Task details: Below are entries. Reproduce exactly the lines between the line holding "Please forget that" and the line holding "Slide 29 Benchmarking", inclusive, and only those.
───── Provided records
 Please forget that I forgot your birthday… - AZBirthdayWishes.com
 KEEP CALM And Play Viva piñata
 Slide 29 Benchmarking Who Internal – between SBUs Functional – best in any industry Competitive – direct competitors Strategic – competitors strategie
──────────
───── Provided records
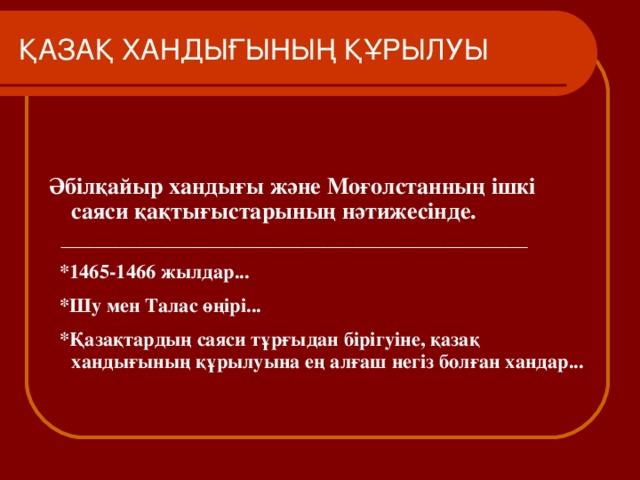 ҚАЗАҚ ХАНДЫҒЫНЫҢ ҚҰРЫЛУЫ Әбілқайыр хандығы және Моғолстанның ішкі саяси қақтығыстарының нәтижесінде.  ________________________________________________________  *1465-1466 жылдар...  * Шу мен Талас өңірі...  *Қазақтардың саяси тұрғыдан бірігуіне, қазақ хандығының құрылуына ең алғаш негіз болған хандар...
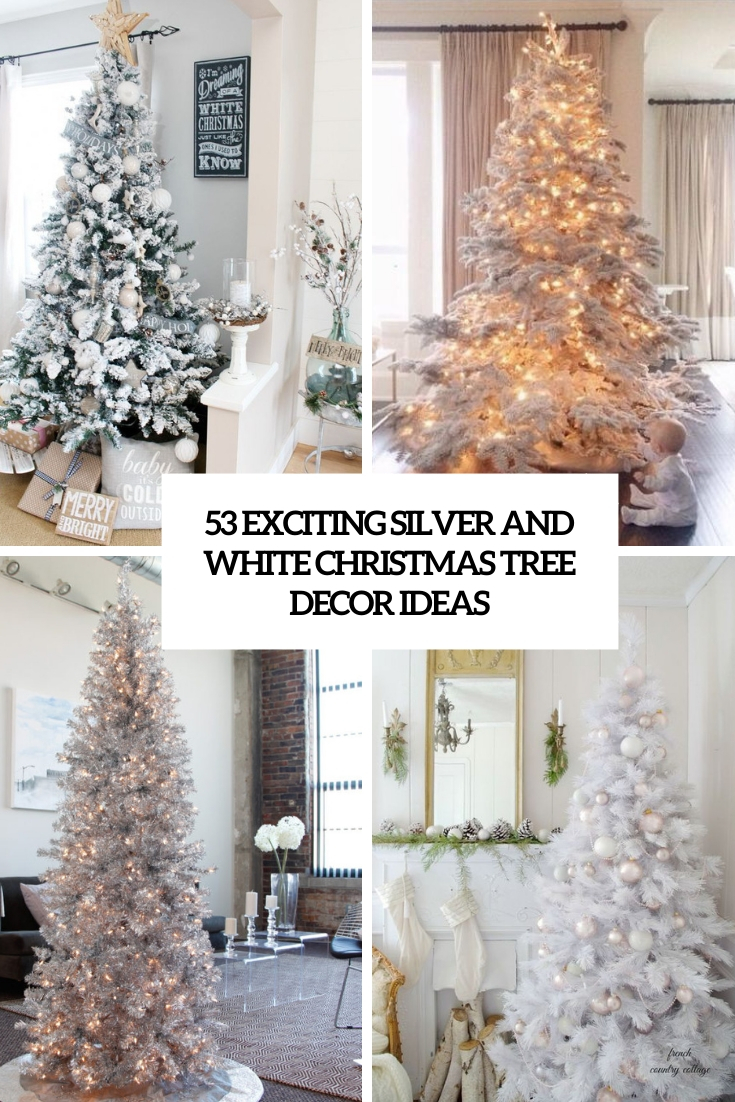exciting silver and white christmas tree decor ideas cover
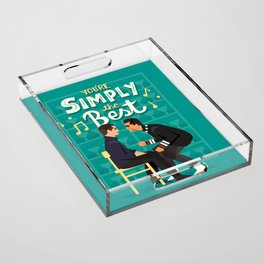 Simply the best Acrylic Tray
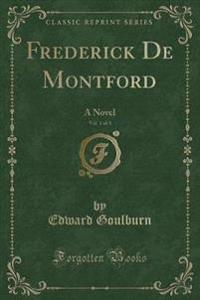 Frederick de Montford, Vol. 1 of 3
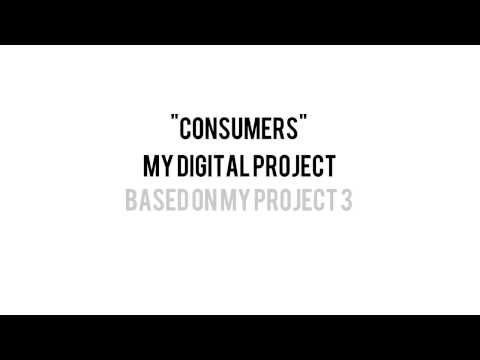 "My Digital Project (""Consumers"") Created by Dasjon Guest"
──────────
Task solution:
 Please forget that I forgot your birthday… - AZBirthdayWishes.com
 KEEP CALM And Play Viva piñata
 Slide 29 Benchmarking Who Internal – between SBUs Functional – best in any industry Competitive – direct competitors Strategic – competitors strategie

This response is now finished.